The Medieval Studies Workshop is sponsoring a session at the 47th International Congress in Kalamazoo, entitled: Christian Hebraism in the Middle Ages.

We are currently accepting proposals from students and faculty. If you are interested in presenting a paper, please send your abstract (250 words max.) and a “Participant Information Form” (available at http://www.wmich.edu/medieval/congress/submissions/index.html#PIF) to shachar@uchicago.edu by FRIDAY SEPTEMBER 9.

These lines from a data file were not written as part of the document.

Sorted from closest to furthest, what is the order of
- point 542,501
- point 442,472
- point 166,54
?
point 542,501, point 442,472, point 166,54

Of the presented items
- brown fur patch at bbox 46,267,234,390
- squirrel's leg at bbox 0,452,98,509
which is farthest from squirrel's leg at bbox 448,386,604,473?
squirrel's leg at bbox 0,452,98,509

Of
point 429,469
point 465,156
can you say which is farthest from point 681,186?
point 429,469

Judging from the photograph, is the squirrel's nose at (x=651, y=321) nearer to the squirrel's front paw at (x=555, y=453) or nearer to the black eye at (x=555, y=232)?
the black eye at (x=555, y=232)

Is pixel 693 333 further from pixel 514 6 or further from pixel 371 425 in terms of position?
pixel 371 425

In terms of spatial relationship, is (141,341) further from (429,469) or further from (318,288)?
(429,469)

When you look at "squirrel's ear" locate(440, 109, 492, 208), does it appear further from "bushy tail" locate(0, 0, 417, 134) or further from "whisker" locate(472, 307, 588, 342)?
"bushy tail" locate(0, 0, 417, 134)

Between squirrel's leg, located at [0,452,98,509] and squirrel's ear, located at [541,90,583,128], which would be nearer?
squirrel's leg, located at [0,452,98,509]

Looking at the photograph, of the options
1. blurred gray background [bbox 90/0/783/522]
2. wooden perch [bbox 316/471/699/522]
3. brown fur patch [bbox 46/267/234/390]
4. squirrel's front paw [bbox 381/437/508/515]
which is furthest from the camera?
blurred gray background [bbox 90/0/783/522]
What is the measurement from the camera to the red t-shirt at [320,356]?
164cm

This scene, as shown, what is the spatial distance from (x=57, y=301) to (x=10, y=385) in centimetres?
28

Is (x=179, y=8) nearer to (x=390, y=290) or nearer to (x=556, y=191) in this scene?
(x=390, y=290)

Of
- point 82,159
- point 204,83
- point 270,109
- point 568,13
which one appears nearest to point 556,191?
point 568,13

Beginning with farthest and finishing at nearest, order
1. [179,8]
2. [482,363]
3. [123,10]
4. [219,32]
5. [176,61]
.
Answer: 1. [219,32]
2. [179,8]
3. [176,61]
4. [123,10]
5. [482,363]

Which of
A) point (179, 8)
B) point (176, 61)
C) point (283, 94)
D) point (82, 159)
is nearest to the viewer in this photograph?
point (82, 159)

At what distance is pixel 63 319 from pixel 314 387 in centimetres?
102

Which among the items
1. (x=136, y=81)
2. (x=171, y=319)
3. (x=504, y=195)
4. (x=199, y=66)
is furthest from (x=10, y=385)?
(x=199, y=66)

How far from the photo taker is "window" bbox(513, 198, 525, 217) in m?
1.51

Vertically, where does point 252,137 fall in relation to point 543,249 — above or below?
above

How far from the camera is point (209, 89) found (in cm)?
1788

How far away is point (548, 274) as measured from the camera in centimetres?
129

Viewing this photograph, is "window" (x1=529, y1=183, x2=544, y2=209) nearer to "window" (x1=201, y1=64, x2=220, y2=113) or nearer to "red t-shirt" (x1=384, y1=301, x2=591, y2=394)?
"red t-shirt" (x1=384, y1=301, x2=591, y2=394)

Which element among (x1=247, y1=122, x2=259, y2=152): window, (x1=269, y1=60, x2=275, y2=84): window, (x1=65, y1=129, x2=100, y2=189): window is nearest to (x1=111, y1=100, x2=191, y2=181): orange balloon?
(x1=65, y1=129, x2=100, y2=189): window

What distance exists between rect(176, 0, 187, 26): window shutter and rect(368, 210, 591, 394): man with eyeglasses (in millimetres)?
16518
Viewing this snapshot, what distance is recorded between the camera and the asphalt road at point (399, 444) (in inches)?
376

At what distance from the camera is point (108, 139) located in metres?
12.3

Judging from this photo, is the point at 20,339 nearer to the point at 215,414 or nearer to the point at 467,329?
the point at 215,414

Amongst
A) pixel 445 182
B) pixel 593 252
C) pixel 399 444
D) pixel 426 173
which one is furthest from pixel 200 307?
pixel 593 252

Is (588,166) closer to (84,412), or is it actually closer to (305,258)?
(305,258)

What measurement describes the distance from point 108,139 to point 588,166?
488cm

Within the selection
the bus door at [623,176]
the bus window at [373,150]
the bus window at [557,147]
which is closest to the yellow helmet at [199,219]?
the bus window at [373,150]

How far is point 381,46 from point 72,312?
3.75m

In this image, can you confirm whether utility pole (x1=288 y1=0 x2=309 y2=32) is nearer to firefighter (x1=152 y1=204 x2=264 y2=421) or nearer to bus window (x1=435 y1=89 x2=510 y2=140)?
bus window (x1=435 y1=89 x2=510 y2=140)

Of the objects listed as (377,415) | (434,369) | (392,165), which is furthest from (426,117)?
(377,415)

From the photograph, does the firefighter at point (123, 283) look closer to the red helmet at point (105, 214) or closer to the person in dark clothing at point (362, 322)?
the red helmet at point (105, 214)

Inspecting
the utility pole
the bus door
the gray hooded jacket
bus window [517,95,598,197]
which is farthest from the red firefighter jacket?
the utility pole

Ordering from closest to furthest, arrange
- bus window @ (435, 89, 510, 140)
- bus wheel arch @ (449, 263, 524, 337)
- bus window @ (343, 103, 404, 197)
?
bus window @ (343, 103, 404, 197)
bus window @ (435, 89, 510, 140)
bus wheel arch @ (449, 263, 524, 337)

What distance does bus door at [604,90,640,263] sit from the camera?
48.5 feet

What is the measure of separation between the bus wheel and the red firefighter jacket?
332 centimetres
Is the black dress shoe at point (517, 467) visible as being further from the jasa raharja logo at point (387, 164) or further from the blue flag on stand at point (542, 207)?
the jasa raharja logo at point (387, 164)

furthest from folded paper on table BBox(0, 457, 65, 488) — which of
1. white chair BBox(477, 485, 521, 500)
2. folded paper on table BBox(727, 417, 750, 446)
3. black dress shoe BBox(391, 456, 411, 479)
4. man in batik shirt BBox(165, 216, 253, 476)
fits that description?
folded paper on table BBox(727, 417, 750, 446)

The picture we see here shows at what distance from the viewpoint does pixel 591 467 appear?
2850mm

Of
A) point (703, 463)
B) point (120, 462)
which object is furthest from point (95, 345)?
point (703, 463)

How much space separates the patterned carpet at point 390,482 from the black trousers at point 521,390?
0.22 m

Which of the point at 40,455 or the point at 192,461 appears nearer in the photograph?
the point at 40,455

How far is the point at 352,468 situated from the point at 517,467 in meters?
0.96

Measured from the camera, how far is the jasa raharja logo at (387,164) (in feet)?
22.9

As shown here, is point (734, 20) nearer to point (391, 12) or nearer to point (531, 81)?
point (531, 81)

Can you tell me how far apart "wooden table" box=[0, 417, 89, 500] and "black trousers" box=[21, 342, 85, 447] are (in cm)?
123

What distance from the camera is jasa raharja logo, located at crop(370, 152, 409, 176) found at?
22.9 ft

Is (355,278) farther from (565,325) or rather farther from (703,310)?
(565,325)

Please find a detailed description of the session below:

Scholarship on Christian Hebraism (the Christian study of the Hebrew language and Jewish texts, including the Old Testament) generally focuses on the Church Fathers or European intellectuals of the 17-18th centuries. This panel seeks to reevaluate the state of Hebrew learning in the medieval Christian world, after Jerome (d. 420) and prior to Johannes Buxtorf (d. 1629). By analyzing specific cases of medieval Hebraism, the papers will enable a fuller picture of Christian Hebraism as it occurred in varied historical and cultural circumstances. Papers will address questions such as the following: What motivated medieval Christians to learn Hebrew, and which Jewish texts did they study (Old Testament, Talmud, Kabbalah)?  Was their knowledge directed outwardly (e.g., to proselytize and polemicize against Jews) or inwardly (e.g., to translate and interpret the Bible for a Christian audience)? Who were their teachers (e.g., rabbis, converts to Christianity, other Christian Hebraists), and what anxieties existed about learning from Jews? Where did Hebrew lessons occur and which institutions supported them? In what ways was the Old Testament considered a Jewish or a Christian text?